Un deuxième élément fédérateur a été l’anglais devenu « lingua franca » de la formation et dont la pratique est aujourd’hui incontournable dans notre milieu. Nos élèves ont ainsi pu échanger avec des élèves d’autres pays dans le cadre du travail qui leur était demandé pendant les cours. Une expérience passionnante aussi bien pour les élèves que pour les enseignants. Une nouvelle approche que nous aurions normalement mis des années à mettre en place.
Avec la pandémie, les entreprises du secteur n’ont pas non plus hésité à se lancer dans un processus de numérisation, c’est un troisième point. Commerce international durable, anglais, numérisation et constitution d’équipes de travail internationales sont autant d’approches gagnantes. Le dispositif est complété par des stages en entreprise et des formations en alternance lorsque cela est possible. Les entreprises commencent à comprendre qu’elles sont parties prenantes à la solution, qu’elles doivent se concerter et s’impliquer.

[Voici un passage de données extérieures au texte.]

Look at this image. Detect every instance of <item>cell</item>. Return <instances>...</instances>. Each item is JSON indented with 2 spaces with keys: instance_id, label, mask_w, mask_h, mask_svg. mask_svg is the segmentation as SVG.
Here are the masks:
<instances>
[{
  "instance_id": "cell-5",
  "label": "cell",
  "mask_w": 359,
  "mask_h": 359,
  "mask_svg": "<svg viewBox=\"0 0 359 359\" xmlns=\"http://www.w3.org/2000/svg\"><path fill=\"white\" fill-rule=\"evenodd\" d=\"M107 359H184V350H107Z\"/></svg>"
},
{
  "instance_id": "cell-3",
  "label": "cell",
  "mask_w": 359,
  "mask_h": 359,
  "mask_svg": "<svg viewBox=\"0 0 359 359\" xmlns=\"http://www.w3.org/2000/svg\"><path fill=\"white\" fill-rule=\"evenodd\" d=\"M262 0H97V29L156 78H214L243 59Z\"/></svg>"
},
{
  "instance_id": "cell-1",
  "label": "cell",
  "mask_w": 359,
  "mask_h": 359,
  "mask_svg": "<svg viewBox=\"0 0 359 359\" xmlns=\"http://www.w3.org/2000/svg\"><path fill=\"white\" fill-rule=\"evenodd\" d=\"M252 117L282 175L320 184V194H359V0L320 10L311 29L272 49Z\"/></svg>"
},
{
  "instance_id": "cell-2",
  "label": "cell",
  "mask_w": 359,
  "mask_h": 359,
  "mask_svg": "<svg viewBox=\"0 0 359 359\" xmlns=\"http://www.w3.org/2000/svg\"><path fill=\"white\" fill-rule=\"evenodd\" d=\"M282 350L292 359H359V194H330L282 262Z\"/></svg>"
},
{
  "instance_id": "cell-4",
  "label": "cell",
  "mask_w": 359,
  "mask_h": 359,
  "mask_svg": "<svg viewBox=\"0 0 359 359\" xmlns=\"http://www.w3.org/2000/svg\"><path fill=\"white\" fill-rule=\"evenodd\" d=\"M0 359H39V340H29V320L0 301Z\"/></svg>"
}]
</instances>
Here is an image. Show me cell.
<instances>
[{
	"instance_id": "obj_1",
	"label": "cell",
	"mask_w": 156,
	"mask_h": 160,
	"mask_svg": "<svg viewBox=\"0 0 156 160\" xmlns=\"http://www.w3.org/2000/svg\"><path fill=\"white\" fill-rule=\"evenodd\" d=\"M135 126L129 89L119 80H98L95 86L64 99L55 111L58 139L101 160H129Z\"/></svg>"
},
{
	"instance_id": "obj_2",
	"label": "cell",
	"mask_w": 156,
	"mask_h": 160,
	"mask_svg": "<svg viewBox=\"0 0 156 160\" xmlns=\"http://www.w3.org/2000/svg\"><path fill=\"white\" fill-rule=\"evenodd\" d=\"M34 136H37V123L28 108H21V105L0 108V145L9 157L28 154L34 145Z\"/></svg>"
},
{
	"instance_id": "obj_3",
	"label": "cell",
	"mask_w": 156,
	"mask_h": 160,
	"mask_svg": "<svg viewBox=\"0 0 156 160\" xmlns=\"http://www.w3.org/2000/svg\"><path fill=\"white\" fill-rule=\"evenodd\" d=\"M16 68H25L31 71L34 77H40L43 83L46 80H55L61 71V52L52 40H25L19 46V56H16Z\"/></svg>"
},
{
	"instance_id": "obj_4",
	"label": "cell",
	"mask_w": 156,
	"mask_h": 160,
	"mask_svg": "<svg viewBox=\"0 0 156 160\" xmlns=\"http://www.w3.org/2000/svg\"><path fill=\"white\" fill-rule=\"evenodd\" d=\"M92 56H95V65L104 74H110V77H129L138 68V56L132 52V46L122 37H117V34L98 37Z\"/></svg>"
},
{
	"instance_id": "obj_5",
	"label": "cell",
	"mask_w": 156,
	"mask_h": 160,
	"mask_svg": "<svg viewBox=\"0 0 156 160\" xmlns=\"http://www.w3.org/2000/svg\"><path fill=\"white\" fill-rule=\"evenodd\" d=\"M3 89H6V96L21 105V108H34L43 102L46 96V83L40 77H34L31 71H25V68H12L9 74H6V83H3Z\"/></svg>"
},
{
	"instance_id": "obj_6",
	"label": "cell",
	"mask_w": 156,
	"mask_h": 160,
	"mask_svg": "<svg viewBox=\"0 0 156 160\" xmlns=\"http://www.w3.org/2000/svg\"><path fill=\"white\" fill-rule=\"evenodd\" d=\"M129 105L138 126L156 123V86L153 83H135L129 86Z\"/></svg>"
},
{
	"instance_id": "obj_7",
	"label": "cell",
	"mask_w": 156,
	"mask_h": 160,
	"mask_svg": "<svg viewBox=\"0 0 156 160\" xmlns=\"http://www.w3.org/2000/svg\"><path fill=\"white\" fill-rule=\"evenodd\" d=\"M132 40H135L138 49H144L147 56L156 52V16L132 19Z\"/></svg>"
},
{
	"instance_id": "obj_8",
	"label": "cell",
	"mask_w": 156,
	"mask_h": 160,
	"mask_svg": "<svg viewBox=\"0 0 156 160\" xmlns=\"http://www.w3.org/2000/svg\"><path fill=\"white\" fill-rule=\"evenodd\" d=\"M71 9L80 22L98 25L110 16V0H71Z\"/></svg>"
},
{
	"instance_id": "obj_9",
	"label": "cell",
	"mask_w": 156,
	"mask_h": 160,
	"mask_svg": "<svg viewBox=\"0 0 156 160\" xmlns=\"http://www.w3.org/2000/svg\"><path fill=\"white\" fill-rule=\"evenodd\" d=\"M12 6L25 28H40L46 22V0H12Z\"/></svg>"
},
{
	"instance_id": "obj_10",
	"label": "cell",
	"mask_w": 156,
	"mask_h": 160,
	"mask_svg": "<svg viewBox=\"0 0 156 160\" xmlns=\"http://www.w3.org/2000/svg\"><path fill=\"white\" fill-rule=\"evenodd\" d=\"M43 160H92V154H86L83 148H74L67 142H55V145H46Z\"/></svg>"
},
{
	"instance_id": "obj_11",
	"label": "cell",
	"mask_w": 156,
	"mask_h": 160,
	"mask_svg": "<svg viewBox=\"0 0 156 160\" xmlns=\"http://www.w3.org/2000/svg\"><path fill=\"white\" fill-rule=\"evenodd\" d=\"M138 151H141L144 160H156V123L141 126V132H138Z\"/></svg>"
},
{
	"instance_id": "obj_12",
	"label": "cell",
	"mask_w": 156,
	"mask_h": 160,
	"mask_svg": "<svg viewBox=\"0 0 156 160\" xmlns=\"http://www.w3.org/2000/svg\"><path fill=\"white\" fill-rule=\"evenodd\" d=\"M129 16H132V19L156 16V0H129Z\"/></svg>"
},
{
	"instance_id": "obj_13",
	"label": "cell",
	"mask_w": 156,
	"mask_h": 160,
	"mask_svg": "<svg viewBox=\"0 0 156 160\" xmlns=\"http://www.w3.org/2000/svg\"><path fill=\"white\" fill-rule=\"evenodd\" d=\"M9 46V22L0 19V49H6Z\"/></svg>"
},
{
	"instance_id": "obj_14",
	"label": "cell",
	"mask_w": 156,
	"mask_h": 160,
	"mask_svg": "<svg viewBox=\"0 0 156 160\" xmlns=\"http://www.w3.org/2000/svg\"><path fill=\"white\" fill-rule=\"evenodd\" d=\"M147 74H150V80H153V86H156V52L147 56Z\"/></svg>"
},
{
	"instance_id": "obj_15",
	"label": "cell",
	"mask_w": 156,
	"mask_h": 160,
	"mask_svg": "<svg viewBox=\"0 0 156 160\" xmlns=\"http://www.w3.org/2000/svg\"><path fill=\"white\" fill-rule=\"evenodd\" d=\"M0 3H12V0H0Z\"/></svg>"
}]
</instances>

YEP MED : aider les sans-emplois grâce au port
AIVP – Dans les pays méditerranéens en particulier, le chômage des jeunes est une problématique difficile à appréhender, comme en Espagne où il a atteint 37% cette année. D’un côté, les entreprises portuaires accusent le marché du travail de ne pas répondre à leurs besoins, de l’autre, les sans-emplois disent que les métiers portuaires ne leur sont pas accessibles. Le chômage semble être précisément un volet important du YEP MED.
Comment l’industrie portuaire peut-elle contribuer à réinsérer les sans-emplois ?
M. Eduard Rodés, directeur de l’Escola Europea – Pendant longtemps, la demande de personnel formé aux métiers portuaires a été supérieure à l’offre du marché du travail. Et la demande de personnel qualifié devrait rapidement augmenter. L’amélioration de la situation en Méditerranée passe par la hausse des exportations dans tous les pays, tant sur les axes Sud-Nord que sur les axes Sud-Sud. Cela implique que davantage d’entreprises, et notamment les PME, se développent à l’international. Cela sera rendu possible par le développement de l’e-commerce qui facilitera ce type d’échanges. Et pour accomplir ces opérations, on aura besoin de personnel qualifié chargé de gérer l’expédition des marchandises de leur lieu d’origine à leur lieu de destination. Pour y parvenir, il faudra recourir à de nombreux opérateurs.
Nous entrons dans une ère intéressante où nous allons nous engager dans un processus de robotisation massif, mais, dans le même temps, il nous faudra compter sur du personnel bien formé pour gérer efficacement les opérations. Et, pour qu’une opération soit efficace, il faudra qu’elle soit sans impact sur l’environnement. Si nous nous y prenons bien, les emplois ne devraient pas manquer dans notre secteur dans un avenir proche.
Nous souhaitons avant tout que l’industrie portuaire devienne le moteur de ce changement. Et cela passe par la numérisation, l’innovation et le développement durable ainsi que par la modernisation d’un secteur qui devra proposer des emplois de qualité tout en préservant notre planète bleue.